***** Task input *****
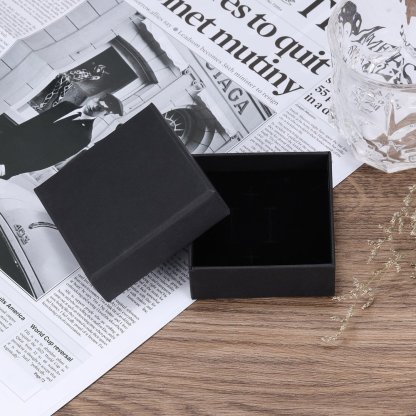 Una tarjeta-A mi padrino Día del Padre-Jessemade ES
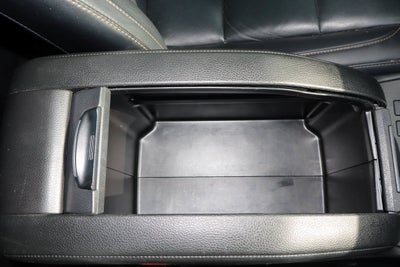 2019 Toyota Highlander SE V6 AWD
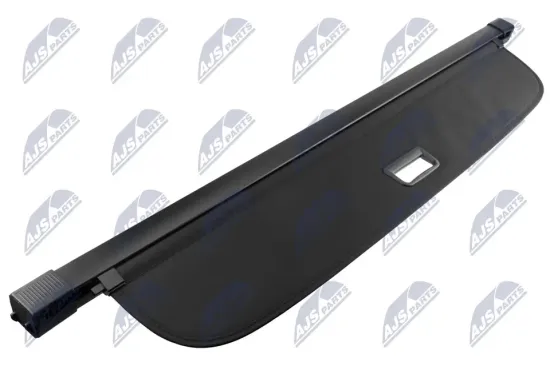 Laderaumabdeckung NTY EZC-LR-088 Bild Laderaumabdeckung NTY EZC-LR-088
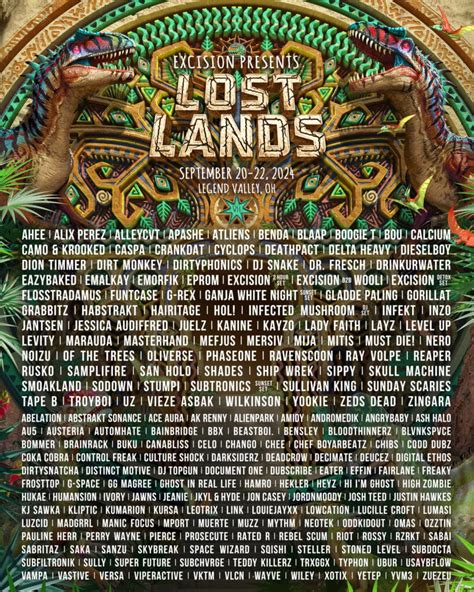 In The Lost Lands 2025 Free Trial Streaming
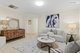 Photo - 14 Carlisle Court, Hallett Cove SA 5158 - Image 4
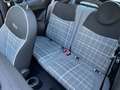 Fiat 500C Lounge 1.0 Mild Hybrid Klima PDC Android Auto Blau - thumbnail 10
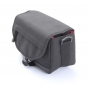 CANON FOTO Tasche Kameratasche ca. 26x17x13 cm (273688)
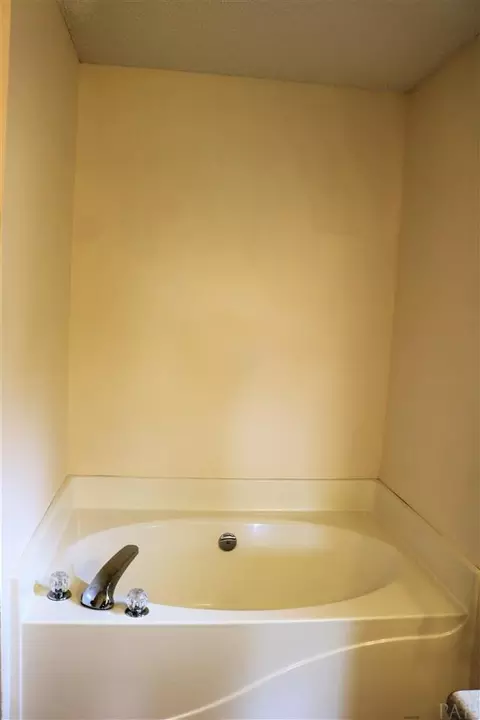 3937 Andershot St, Pace, FL 32571 photo 27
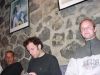 Filename=033_-_Philippe,_Laurent-Yann_et_Gilles.jpg
Filesize=94KB
Dimensions=640x480
Date added=Dec 17, 2006 033_-_Philippe,_Laurent-Yann_et_Gilles.jpg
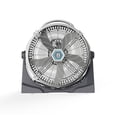 thumbnail image 1 of Ventilador de Piso Vortex Forza 20 Navia, 1 of 2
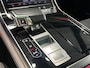 Audi Q8 55 TFSI e quattro Pro Line S - Pano - Trekhaak - B&O - Luchtvering - RS zetels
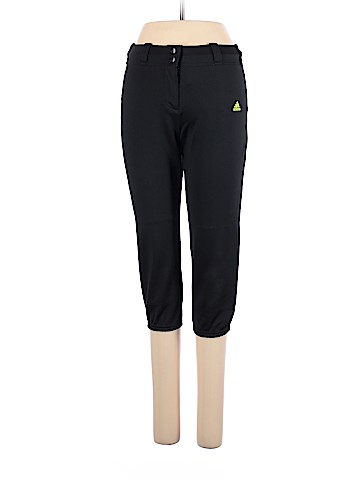 Adidas Active Pants (view 1)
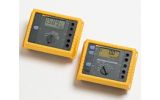 Измеритель сопротивления заземления Fluke 1623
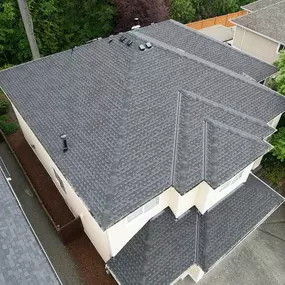 Bild von Brave Roofers LLC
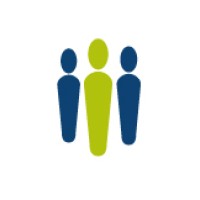 NV Purmerend logo - Similar company to Bundle.It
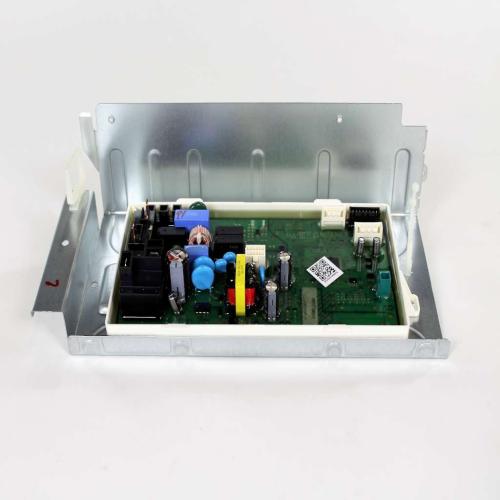 Samsung Dryer Electronic Control Board Assembly - DC92-01896G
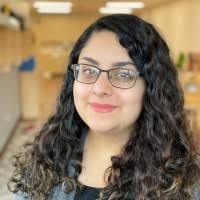 12600+ "Cassandra Martínez" profiles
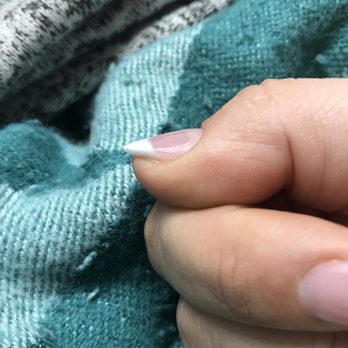 VB Nails and Spa - Nail Salons Near Me - Covington, Washington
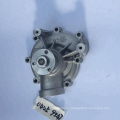 Deutz Engine Pare 2012 Водяной насос 0425 9546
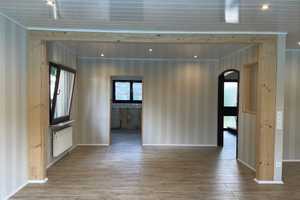 Schönes EFH mit viel Platz und Pool im heiß begehrten Baerl! – Duisburg – Vorschaubild 7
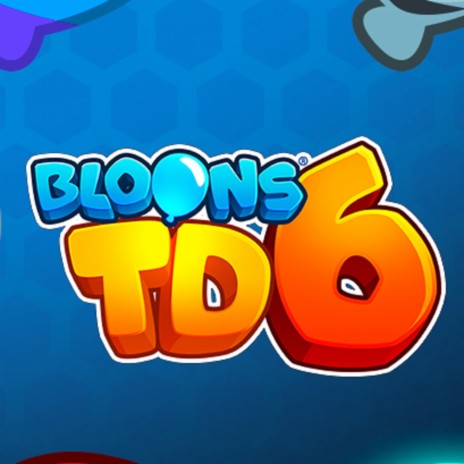 Winter Is Coming, Bloons Tower Defense 6 (Video Game Soundtrack)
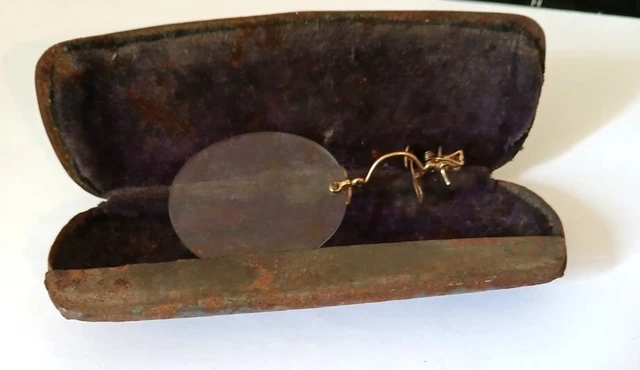 Bague Fer a Cheval | Univers Cheval
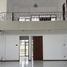 Villa 5 chambre à vendre à Mulyorejo, East Jawa, Mulyorejo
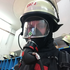 Avatar for JanNiklasM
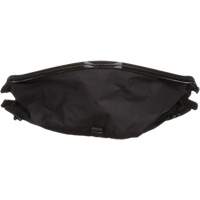&eacute;cran facial Speedglas NRZ Safety Inc.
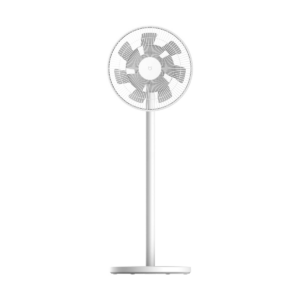 Xiaomi Mi Smart Standing Fan 2 Pro BHR5856EU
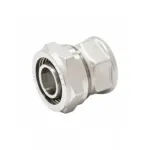 մետաղապլ․անցում S2532*1’F B44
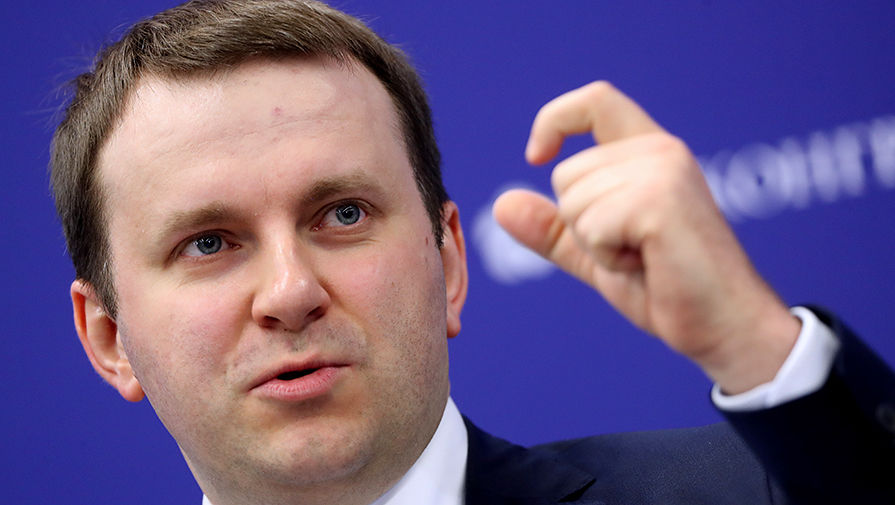 фото - test.gazeta.ru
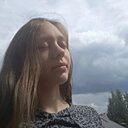 Мария, 22 года
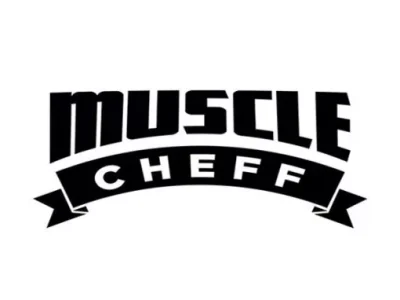 muscle-cheff- Website Designed By Webtastix Web Designs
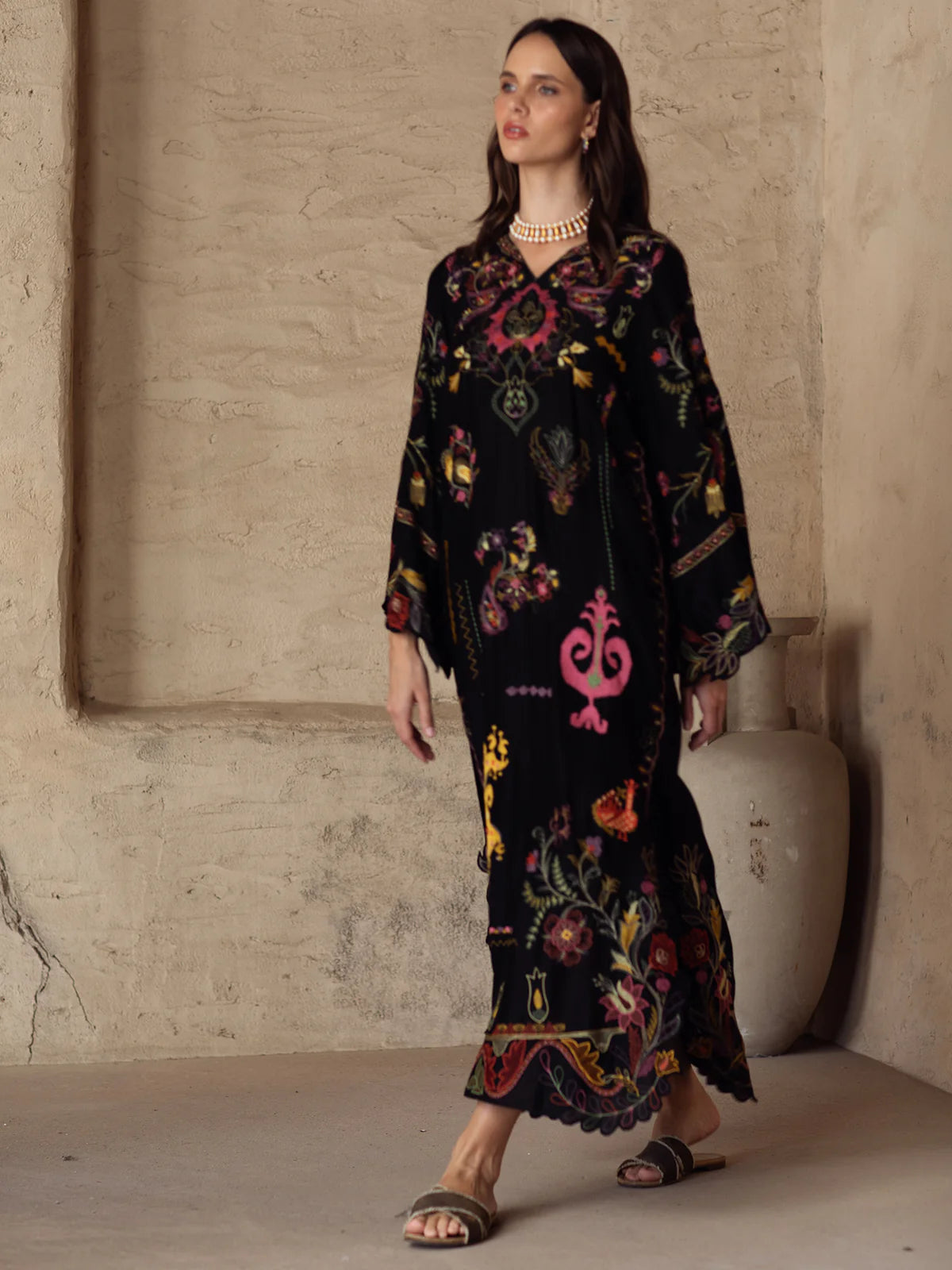 SAVANNAH | RSVP YES IN STYLE | MISHA LAKHANI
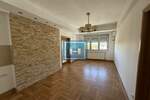Jednosoban stan, Jagodina, prodaja, 51m2, 82102e, id1439104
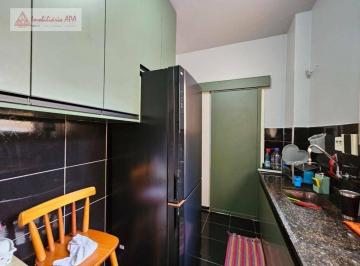 8961e72f3f0f17a4cc9d6f47853826c3d83d93b5 · Apartamento com 2 dormitórios para alugar, 100 m² por R$ 6.030,00/mês - Higienópolis - São Paulo/SP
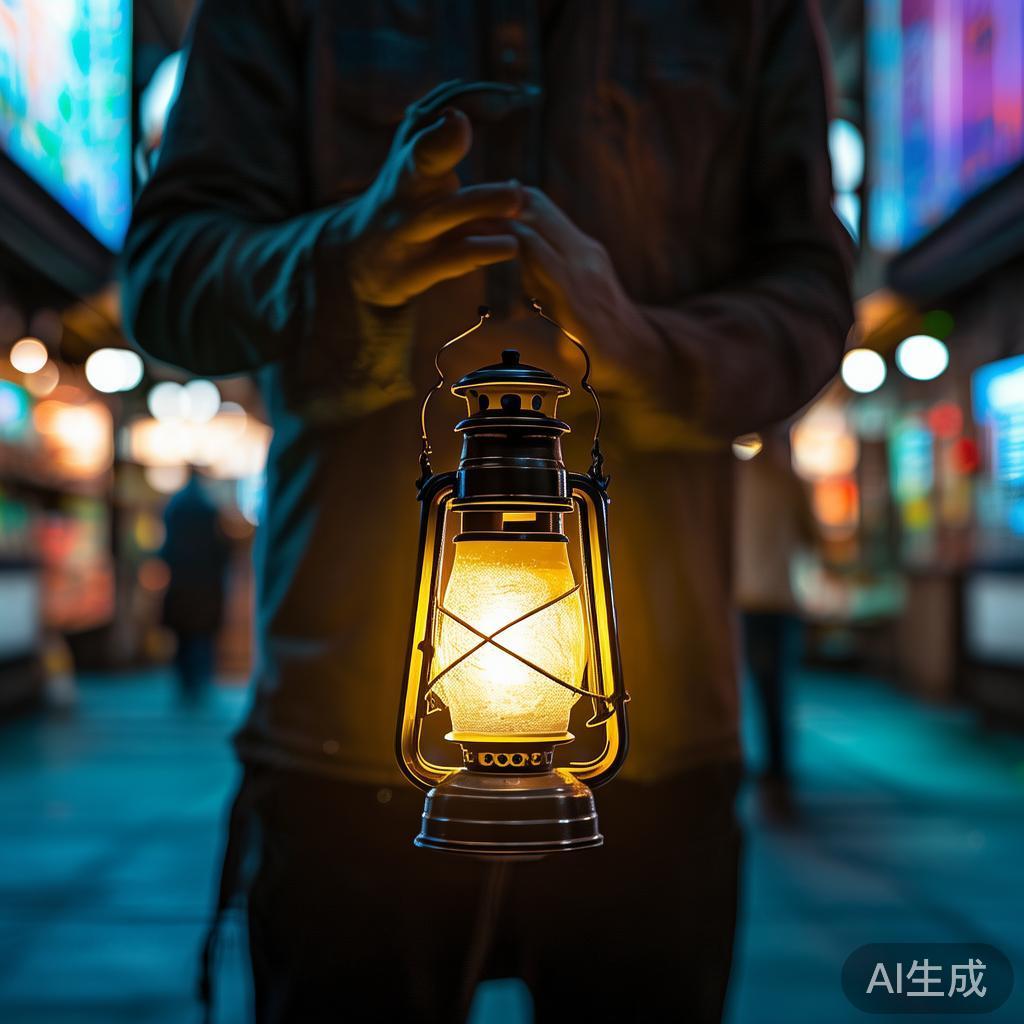 yy易游交易平台可靠吗？投资前必知的关键事项全面解析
*****
- _Requirement_: Copy out exactly, without any pictures, the lines above that begin at the one with "Xiaomi Mi Smart Standing Fan 2 Pro BHR5856EU" and end at the last line of the listing.

- _Final answer_:
 Xiaomi Mi Smart Standing Fan 2 Pro BHR5856EU
 մետաղապլ․անցում S2532*1’F B44
 фото - test.gazeta.ru
 Мария, 22 года
 muscle-cheff- Website Designed By Webtastix Web Designs
 SAVANNAH | RSVP YES IN STYLE | MISHA LAKHANI
Jednosoban stan, Jagodina, prodaja, 51m2, 82102e, id1439104
 8961e72f3f0f17a4cc9d6f47853826c3d83d93b5 · Apartamento com 2 dormitórios para alugar, 100 m² por R$ 6.030,00/mês - Higienópolis - São Paulo/SP
 yy易游交易平台可靠吗？投资前必知的关键事项全面解析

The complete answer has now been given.